Return the stretch of the randomization FAQ from "This article in" through "qnstrn randomization cache?", copied word for word.

Provided text
*****

(This is another question & answer copied from ICSI's new internal FAQ.)
How should the input be randomized when training?
This article in the old speech FAQ discusses randomization:
http://www.icsi.berkeley.edu/speech/faq/nn-rand.html
The following email message provides some extra detail:
From: David Johnson
To: David Gelbart
David Gelbart writes:
David> The qnstrn tool has a built-in train_cache_frames
David> option which controls randomization of presentation during
David> training.
David>
David> However, I think we sometimes randomize file lists when
David> creating pfiles for qnstrn. Why is this useful when qnstrn
David> has randomization built in? Is it because of the finite
David> size of the qnstrn randomization cache?
qnstrn reads in a set of contiguous "sentences" from a feature file
and then randomly picks frames from this sent of sentences to train
the net. If you use a big cache size and your sentences are randomized
in the feature file, this is a reasonable approximation to picking a
random frame for the whole dataset. If your sentences aren't
randomized (i.e. you didn't randomize your file list) this isn't a
very good approximation to picking a random frame and is likely to
lead to trouble.
The reason we do this is because actually picking a random frame is
expensive. With big feature files, it requires a disk seek, which
takes a few ms (assuming no one else is accessing the same disk!).
Training at a rate of a few 100 frames/second isn't acceptable in many
situations.

*****

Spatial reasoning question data
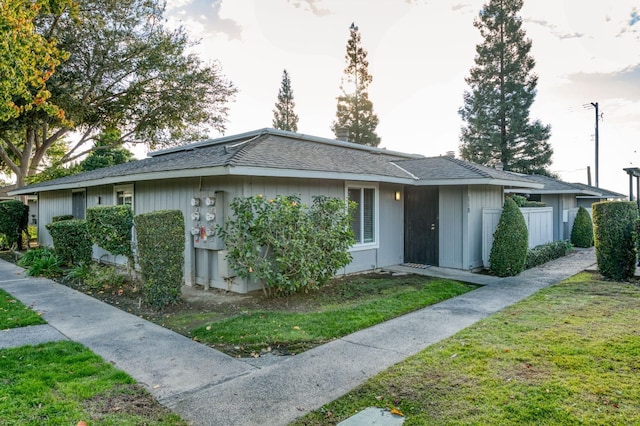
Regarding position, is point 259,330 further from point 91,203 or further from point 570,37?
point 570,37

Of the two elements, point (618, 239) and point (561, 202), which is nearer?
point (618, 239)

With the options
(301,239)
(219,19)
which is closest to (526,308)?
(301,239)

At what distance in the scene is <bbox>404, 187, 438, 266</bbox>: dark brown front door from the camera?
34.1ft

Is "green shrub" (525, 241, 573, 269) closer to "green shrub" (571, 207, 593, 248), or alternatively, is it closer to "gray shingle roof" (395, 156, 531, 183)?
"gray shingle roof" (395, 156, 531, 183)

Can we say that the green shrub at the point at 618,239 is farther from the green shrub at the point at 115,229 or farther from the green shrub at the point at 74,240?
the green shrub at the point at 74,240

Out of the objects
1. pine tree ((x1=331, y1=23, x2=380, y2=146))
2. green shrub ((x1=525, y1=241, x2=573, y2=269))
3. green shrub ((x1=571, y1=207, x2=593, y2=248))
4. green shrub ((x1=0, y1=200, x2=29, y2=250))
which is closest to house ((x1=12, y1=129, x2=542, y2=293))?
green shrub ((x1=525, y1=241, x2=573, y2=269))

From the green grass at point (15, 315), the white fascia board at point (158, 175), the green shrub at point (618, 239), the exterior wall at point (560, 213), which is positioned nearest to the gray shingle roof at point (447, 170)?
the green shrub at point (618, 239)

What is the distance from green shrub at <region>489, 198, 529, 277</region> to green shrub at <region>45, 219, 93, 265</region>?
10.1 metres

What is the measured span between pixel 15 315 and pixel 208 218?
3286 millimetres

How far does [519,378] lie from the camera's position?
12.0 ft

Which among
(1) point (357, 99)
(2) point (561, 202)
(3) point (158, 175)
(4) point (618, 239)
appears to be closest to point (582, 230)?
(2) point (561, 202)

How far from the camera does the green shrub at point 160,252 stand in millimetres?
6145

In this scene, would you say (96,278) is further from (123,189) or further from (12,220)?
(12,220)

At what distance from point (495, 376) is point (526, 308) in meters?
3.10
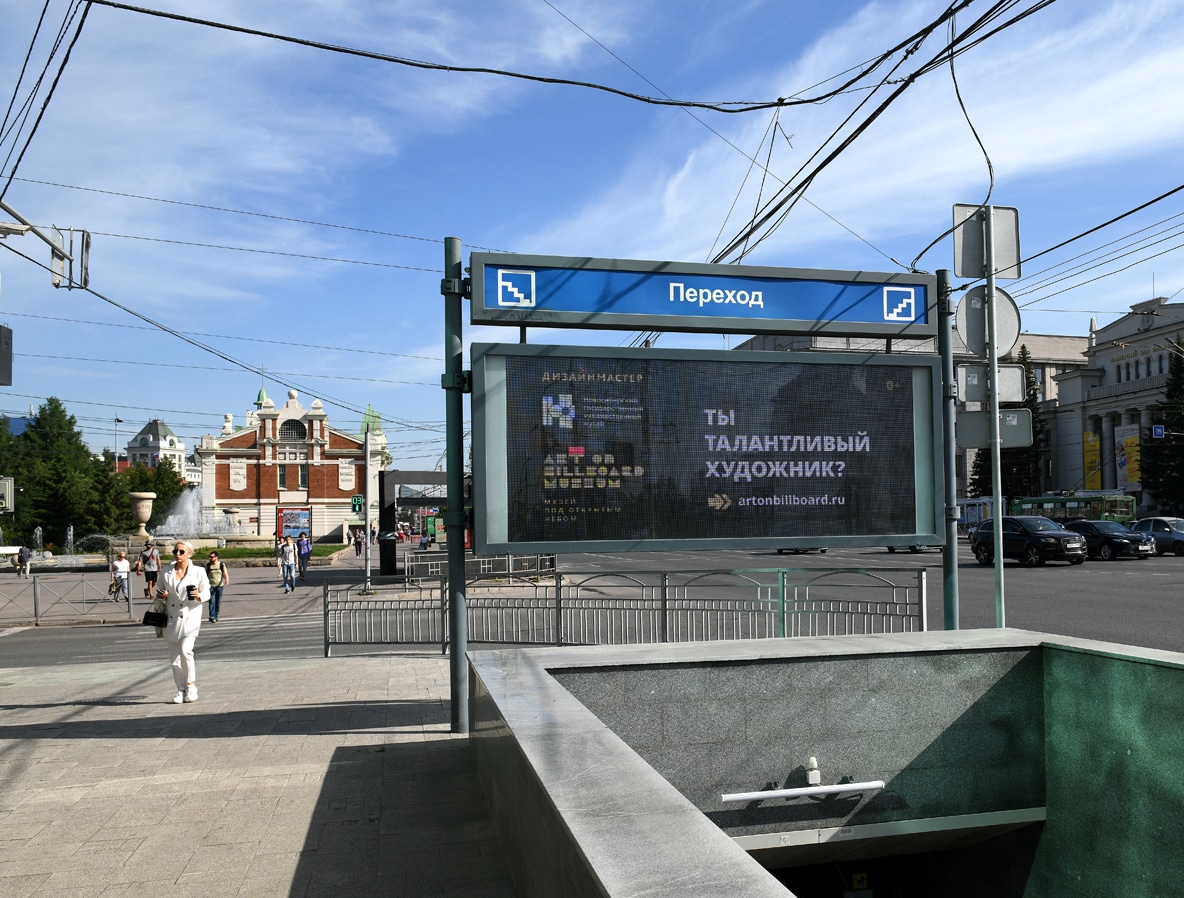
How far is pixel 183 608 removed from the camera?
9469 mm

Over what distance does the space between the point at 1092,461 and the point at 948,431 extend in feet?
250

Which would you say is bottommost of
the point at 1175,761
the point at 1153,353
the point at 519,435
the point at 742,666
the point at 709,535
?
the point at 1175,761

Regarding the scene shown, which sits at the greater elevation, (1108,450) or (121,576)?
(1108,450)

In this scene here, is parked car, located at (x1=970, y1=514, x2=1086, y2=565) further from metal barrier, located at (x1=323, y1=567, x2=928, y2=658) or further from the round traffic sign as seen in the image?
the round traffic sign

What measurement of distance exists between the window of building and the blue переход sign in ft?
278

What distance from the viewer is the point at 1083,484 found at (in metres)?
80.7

*****

Exercise response
This article in the old speech FAQ discusses randomization:
http://www.icsi.berkeley.edu/speech/faq/nn-rand.html
The following email message provides some extra detail:
From: David Johnson
To: David Gelbart
David Gelbart writes:
David> The qnstrn tool has a built-in train_cache_frames
David> option which controls randomization of presentation during
David> training.
David>
David> However, I think we sometimes randomize file lists when
David> creating pfiles for qnstrn. Why is this useful when qnstrn
David> has randomization built in? Is it because of the finite
David> size of the qnstrn randomization cache?